SVOLTA. Di loro non si può nemmeno dire che siano usciti dai sepolcri imbiancati. Poco piacevoli da vedere infatti lo sono in tutti modi, sia all'interno, sia all'esterno. Sgradevoli per ciò che rappresentano, per ciò che predicano, per il loro linguaggio carico di livore. La loro irruzione sulla scena politica tedesca, l'irruzione della destra radicale, non manca quindi di sollevare grosse preoccupazioni. Nei tre Länder in cui si è affermata con esiti vistosi, l'Alternative für Deutschland (AfD) si è fatta portatrice di un messaggio dai toni revanscisti. "E' solo l'inizio. I tedeschi hanno ripreso il loro destino. Basta coi sensi di colpa", sono slogan lugubri, reminiscenze del passato declinato facendo leva sulla paura, mentre si pensava che la Repubblica federale fosse immune dal vento populista, anti immigrati e anti europeo. Una svolta da prendere terribilmente sul serio, in quanto espressioni di timori e opinioni reali da indagare a fondo prima che sia troppo tardi.

Dati forniti –
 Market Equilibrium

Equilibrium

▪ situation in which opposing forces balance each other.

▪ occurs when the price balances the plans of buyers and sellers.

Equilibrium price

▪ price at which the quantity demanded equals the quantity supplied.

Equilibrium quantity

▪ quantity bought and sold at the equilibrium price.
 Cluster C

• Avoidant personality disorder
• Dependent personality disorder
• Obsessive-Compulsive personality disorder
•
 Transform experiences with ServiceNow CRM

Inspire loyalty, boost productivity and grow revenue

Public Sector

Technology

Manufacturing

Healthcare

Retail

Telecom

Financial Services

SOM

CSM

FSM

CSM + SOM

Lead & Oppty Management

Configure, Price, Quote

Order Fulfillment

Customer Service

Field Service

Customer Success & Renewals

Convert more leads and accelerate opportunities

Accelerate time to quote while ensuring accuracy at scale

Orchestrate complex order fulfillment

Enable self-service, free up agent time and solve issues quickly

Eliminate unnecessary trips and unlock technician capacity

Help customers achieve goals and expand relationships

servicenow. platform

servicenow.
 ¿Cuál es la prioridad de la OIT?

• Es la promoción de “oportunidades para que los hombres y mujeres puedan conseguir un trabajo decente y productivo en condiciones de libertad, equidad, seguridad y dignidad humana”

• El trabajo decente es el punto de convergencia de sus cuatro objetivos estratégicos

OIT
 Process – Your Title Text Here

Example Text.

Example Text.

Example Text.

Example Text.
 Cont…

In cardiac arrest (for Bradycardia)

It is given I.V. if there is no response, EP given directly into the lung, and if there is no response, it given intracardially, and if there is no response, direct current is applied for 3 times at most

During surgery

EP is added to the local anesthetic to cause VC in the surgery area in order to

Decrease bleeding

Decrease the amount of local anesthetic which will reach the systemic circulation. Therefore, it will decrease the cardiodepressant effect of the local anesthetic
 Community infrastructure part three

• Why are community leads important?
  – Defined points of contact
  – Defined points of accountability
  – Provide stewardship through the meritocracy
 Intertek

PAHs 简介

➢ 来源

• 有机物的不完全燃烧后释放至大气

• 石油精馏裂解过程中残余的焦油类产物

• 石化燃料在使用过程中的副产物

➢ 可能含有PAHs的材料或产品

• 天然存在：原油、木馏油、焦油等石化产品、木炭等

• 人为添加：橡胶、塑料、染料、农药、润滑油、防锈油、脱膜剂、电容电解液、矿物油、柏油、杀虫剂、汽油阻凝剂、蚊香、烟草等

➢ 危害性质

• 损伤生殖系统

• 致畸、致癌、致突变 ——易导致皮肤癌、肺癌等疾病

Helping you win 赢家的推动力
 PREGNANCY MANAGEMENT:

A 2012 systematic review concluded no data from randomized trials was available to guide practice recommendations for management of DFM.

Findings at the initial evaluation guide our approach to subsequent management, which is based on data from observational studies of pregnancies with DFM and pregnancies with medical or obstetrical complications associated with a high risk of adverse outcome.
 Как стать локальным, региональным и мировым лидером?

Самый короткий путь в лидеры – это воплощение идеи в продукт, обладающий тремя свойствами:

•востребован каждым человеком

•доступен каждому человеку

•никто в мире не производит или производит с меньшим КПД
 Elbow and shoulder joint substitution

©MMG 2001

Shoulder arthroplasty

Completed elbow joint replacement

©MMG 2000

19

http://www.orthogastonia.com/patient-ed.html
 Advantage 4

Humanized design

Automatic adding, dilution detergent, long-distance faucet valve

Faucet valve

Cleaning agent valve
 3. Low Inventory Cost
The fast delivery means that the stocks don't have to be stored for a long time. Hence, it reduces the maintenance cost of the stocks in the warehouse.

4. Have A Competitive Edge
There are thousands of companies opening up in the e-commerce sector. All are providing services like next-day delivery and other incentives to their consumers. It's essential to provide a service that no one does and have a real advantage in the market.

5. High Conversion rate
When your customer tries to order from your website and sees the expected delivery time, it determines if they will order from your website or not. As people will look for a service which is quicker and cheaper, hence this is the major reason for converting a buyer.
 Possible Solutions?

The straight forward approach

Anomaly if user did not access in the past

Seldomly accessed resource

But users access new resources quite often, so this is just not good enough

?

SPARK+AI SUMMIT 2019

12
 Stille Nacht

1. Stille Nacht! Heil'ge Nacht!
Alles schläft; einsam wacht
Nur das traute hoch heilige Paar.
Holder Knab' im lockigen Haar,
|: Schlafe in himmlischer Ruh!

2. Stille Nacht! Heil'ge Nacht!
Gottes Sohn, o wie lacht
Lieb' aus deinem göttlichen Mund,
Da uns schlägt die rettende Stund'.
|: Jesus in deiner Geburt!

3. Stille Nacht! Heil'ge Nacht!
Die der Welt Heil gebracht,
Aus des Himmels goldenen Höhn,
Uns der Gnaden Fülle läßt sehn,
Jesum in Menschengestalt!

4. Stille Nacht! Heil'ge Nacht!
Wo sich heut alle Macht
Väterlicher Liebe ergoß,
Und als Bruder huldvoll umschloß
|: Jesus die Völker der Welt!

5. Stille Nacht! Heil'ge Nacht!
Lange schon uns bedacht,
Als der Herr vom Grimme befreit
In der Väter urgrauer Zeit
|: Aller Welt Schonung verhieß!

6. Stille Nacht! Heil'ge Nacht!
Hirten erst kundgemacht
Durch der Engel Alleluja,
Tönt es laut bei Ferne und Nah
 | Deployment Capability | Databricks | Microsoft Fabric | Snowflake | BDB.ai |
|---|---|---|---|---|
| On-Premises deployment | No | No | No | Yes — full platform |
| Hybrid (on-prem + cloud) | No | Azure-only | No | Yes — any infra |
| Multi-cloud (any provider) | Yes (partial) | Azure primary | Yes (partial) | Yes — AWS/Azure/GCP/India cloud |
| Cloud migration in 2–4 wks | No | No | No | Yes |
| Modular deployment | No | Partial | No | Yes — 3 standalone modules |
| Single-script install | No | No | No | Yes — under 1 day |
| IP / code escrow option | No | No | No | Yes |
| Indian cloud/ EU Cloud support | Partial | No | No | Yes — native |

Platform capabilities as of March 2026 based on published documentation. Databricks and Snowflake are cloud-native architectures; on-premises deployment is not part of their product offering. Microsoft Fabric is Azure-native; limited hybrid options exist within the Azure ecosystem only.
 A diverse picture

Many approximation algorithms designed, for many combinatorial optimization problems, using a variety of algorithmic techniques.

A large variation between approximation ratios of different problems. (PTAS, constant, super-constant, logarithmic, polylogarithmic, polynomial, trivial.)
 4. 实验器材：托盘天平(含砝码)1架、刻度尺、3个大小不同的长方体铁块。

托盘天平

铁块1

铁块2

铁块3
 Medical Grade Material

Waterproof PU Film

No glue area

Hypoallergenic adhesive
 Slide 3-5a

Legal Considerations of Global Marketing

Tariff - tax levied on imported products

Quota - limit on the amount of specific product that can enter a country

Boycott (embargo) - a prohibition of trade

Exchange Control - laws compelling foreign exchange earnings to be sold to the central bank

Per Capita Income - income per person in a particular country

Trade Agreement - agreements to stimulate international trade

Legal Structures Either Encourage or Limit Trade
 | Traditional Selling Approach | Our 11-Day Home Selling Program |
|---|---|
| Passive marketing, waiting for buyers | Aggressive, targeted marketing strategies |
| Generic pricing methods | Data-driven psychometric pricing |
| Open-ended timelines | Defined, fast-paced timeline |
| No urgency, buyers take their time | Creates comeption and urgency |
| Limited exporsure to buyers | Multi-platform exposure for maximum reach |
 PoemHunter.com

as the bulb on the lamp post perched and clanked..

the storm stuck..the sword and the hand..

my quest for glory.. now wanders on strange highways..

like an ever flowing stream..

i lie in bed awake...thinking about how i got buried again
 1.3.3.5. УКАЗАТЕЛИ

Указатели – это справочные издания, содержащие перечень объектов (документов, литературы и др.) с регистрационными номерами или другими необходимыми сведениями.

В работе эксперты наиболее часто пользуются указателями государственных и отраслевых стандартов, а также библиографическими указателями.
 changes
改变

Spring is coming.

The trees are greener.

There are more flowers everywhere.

Esplora il materiale –
a) Elenca tutti gli slogan riportati nel testo sull'AfD.
b) Prosegui il testo sull'AfD dopo la sua ultima frase.
I record non hanno alcuna attinenza con il testo sull'AfD.

Problemi risolti –
a)
- "E' solo l'inizio."
- "I tedeschi hanno ripreso il loro destino."
- "Basta coi sensi di colpa"

b)
CRUNA. Sul problema dei migranti, all'origine del ribaltone nel panorama elettorale a nord del Reno, Angela Merkel non sembra intenzionata a cambiare opinione. Secondo la  Frankfurter Allgemeine Zeitung è più facile che un cammello passi per la cruna di un ago. La determinazione della Cancelliera, per quanto lodevole, deve tuttavia fare i conti con l'ondata dei nuovi leader populisti europei che guadagnano terreno a buon mercato vendendo messaggi falsi ma tali da suonare plausibili. Attraverso quel martellamento, si dimenticano gli errori del Novecento, un secolo molto lontano eppure così vicino, si erigono nuove barriere, si butta al macero l'accoglienza e i fantasmi della storia spingono per risbucare dagli armadi. L'allarme è più attuale che mai in vista soprattutto dei voti politici che in vari Paesi arriveranno presto a scadenza e potrebbero riservare amarissime sorprese in una Europa frastagliata e scossa dai sussulti nazionalisti.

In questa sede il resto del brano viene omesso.